Source text:
####################
Zucker also lists states with higher percentages: Pennsylvania at 49 percent of total COVID-19 deaths from nursing homes, Florida at 35 percent, Massachusetts at 56 percent, and New Jersey at 36 percent.
“It is worth noting,” Zucker goes on, “that there remain 13 states that report no information on nursing home fatalities and only nine states, including New York, report nursing home fatalities that are ‘presumed’ COVID and not confirmed COVID.”
Zucker notes further that the state’s dashboard, in reporting the 34,742 nursing-home deaths, states, “This data does not reflect COVID-19 confirmed or COVID-19 presumed positive deaths that occurred outside of the facility.”
Zucker asserts, “The New York State Office of the Attorney General report is clear that there was no undercount of the total death toll from this once-in-a-century pandemic. The OAG affirms that the total number of deaths in hospitals and nursing homes is full and accurate.”
In response to the report’s suggestion that nursing home residents who die in hospitals should be counted as nursing-home deaths, Zucker says, “DOH has consistently made clear that our numbers are reported based on the place of death. DOH does not disagree that the number of people transferred from a nursing home to a hospital is an important data point, and is in the midst of auditing this data from nursing homes. As the OAG report states, reporting from nursing homes is inconsistent and often inaccurate.”
####################
Data for analysis:

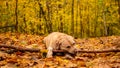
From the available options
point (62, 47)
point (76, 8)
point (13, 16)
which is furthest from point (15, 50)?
point (76, 8)

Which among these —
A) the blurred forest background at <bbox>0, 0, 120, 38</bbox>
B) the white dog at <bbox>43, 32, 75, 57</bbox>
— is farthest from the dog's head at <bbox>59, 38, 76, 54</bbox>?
the blurred forest background at <bbox>0, 0, 120, 38</bbox>

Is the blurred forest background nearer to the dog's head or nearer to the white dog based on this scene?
the white dog

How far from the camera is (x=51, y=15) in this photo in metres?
31.7

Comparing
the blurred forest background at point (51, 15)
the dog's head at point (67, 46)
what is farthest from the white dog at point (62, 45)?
the blurred forest background at point (51, 15)

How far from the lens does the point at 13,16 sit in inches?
1062

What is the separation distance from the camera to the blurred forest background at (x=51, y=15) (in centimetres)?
2633

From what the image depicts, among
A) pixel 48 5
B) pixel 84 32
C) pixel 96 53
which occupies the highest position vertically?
pixel 48 5

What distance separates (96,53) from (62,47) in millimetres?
1658

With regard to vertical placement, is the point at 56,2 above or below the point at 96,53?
above

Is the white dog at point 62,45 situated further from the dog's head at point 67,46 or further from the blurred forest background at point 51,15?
the blurred forest background at point 51,15

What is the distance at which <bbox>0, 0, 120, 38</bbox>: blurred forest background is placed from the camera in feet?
86.4

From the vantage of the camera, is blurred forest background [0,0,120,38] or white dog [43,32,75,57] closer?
white dog [43,32,75,57]

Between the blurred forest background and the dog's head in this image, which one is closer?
the dog's head

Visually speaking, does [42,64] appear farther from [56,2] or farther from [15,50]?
[56,2]
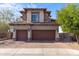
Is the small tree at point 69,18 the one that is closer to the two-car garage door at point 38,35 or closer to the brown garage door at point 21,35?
the two-car garage door at point 38,35

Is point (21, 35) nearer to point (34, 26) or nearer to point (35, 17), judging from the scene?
point (34, 26)

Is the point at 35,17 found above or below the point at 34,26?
above

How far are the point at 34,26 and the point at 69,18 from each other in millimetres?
5376

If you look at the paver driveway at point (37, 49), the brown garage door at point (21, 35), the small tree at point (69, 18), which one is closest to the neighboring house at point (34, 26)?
the brown garage door at point (21, 35)

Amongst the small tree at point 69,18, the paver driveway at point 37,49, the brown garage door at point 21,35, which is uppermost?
the small tree at point 69,18

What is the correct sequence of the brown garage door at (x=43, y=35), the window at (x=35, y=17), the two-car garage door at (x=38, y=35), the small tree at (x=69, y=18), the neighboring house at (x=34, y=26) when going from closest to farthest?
the small tree at (x=69, y=18) → the brown garage door at (x=43, y=35) → the two-car garage door at (x=38, y=35) → the neighboring house at (x=34, y=26) → the window at (x=35, y=17)

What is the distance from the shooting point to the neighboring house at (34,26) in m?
17.6

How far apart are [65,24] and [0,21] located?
383cm

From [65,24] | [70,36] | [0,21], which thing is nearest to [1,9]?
[0,21]

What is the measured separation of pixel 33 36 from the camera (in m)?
18.1

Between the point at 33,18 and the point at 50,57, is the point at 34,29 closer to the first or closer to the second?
the point at 33,18

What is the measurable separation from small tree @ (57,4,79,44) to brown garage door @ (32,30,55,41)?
1783 mm

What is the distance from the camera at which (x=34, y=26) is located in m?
19.3

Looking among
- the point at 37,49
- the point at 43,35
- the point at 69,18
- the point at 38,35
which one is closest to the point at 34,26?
the point at 38,35
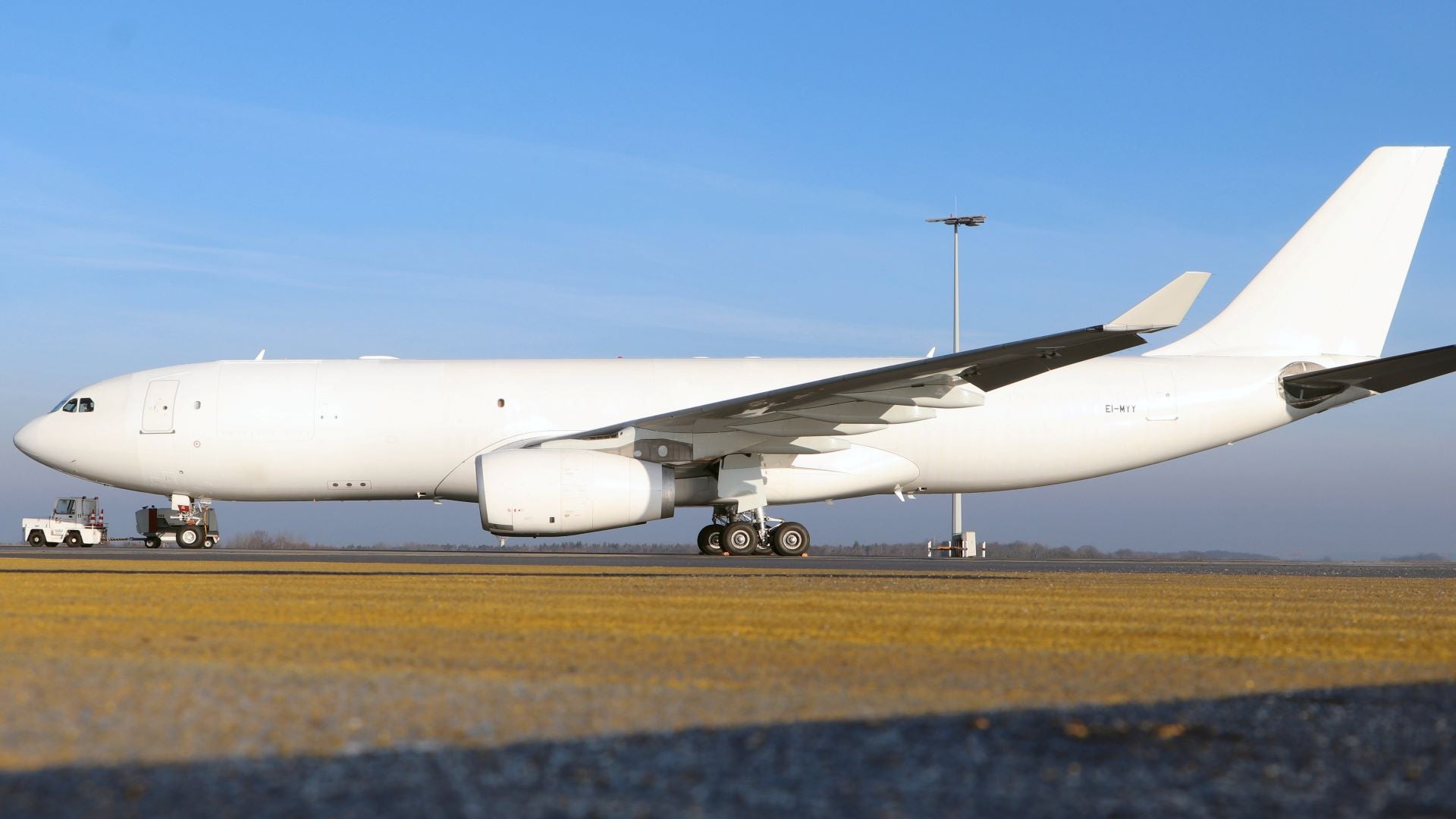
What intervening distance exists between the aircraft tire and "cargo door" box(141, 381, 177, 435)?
224 cm

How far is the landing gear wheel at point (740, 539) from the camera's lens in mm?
18500

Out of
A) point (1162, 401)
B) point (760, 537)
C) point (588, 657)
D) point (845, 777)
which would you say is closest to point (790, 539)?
point (760, 537)

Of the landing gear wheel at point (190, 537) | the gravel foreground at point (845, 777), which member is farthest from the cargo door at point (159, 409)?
the gravel foreground at point (845, 777)

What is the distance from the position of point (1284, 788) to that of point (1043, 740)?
482 mm

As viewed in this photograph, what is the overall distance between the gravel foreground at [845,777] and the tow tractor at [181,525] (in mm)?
19522

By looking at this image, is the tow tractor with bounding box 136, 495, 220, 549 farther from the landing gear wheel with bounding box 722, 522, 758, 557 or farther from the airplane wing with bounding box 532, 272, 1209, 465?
the landing gear wheel with bounding box 722, 522, 758, 557

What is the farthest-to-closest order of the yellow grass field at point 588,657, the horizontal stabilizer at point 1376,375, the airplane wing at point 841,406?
the horizontal stabilizer at point 1376,375, the airplane wing at point 841,406, the yellow grass field at point 588,657

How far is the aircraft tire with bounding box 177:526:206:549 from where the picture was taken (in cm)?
2109

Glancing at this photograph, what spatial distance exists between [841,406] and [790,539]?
254cm

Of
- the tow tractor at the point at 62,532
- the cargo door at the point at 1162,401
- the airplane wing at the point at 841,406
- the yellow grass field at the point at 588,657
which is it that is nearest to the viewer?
the yellow grass field at the point at 588,657

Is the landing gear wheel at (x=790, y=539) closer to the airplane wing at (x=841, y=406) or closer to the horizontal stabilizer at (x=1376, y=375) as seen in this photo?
the airplane wing at (x=841, y=406)

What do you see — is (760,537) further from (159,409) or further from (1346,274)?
(1346,274)

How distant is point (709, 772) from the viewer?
81.9 inches

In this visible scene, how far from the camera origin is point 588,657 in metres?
3.81
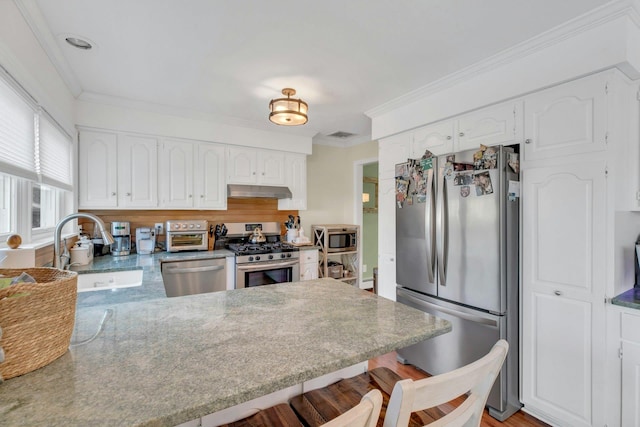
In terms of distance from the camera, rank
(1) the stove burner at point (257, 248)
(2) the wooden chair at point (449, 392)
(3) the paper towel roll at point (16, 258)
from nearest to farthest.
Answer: (2) the wooden chair at point (449, 392), (3) the paper towel roll at point (16, 258), (1) the stove burner at point (257, 248)

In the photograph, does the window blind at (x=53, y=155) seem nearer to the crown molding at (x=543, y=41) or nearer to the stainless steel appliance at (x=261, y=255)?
the stainless steel appliance at (x=261, y=255)

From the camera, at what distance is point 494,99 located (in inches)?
86.4

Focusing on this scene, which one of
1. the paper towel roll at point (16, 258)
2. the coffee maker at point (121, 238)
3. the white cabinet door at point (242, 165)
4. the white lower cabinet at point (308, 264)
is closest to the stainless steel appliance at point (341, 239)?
the white lower cabinet at point (308, 264)

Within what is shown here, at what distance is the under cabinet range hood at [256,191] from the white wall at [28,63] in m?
1.61

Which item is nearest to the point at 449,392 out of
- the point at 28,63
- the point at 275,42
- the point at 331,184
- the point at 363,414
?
the point at 363,414

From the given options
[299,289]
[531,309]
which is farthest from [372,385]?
[531,309]

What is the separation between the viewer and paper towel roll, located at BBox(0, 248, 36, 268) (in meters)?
1.23

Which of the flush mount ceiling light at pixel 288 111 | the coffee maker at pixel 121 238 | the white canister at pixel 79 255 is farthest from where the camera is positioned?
the coffee maker at pixel 121 238

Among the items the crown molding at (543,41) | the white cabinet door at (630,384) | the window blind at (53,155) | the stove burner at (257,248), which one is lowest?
the white cabinet door at (630,384)

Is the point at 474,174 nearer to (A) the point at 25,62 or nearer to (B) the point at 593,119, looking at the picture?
(B) the point at 593,119

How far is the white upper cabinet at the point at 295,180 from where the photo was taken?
13.3 feet

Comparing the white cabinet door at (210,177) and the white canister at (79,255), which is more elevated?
the white cabinet door at (210,177)

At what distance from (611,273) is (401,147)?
5.98 feet

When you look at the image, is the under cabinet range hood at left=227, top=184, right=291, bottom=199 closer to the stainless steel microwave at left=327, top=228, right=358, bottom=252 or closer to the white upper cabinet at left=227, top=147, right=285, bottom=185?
the white upper cabinet at left=227, top=147, right=285, bottom=185
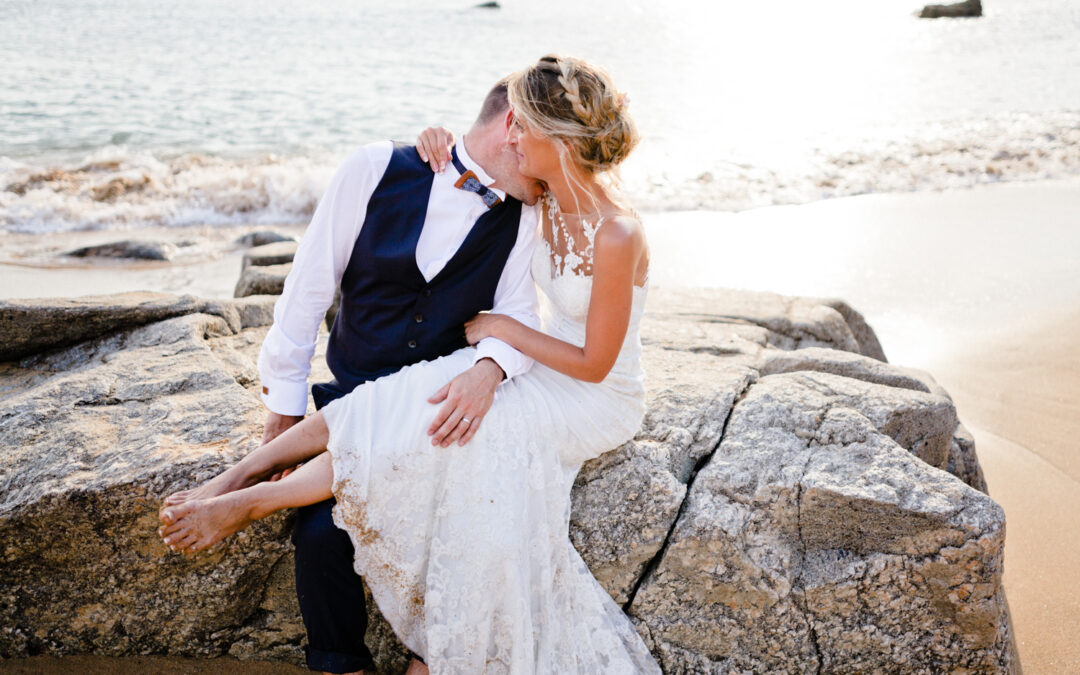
####################
To do:
(1) In the passage on New York's nursing home death counts, what share of Massachusetts's total COVID-19 deaths came from nursing homes?
(2) Write the next part of the passage on New York's nursing home death counts, starting after its last sentence.

Answers per task:
(1) 56 percent

(2)
Zucker continues, “The Attorney General’s initial findings of wrongdoing by certain nursing home operators are reprehensible and this is exactly why we asked the Attorney General to undertake this investigation in the first place.”
March 25 advisory
The attorney general’s report states that at least 4,000 nursing-home residents died after DOH’s March 25 guidance on admission practices.
The guidance said that “[n]o resident shall be denied re-admission or admission to the nursing home solely based on a confirmed or suspected diagnosis of COVID-19. Nursing homes are prohibited from requiring a hospitalized resident who is determined medically stable to be tested for COVID-19 prior to admission or re-admission.” The guidance was rescinded with a May 10 executive order.
The report says the state’s guidance was consistent with guidance from the the Centers for Medicare and Medicaid Services at the time and also with CDC Published Transmission-Based Precaution guidance.
“It is worth noting,” says the report, “that to the extent New York hospitals had capacity concerns due to the pandemic, the March 25 guidance would have been helpful to communities where those facilities were experiencing longer COVID-19 patient stays due to delays in receiving testing results, and were at or exceeding acute care capacity while they simultaneously were anticipating more new patients in need of acute care.”
The report goes on, “DOH has said that nothing in the guidance stated that a facility should accept patients who could not be safely cared for. As to whether the March 25 guidance affected risks to residents, DOH presented data reflecting the spike in health care worker infection and the later spike in deaths as circumstantial support for the position that the guidance did not contribute much to resident risks or deaths.”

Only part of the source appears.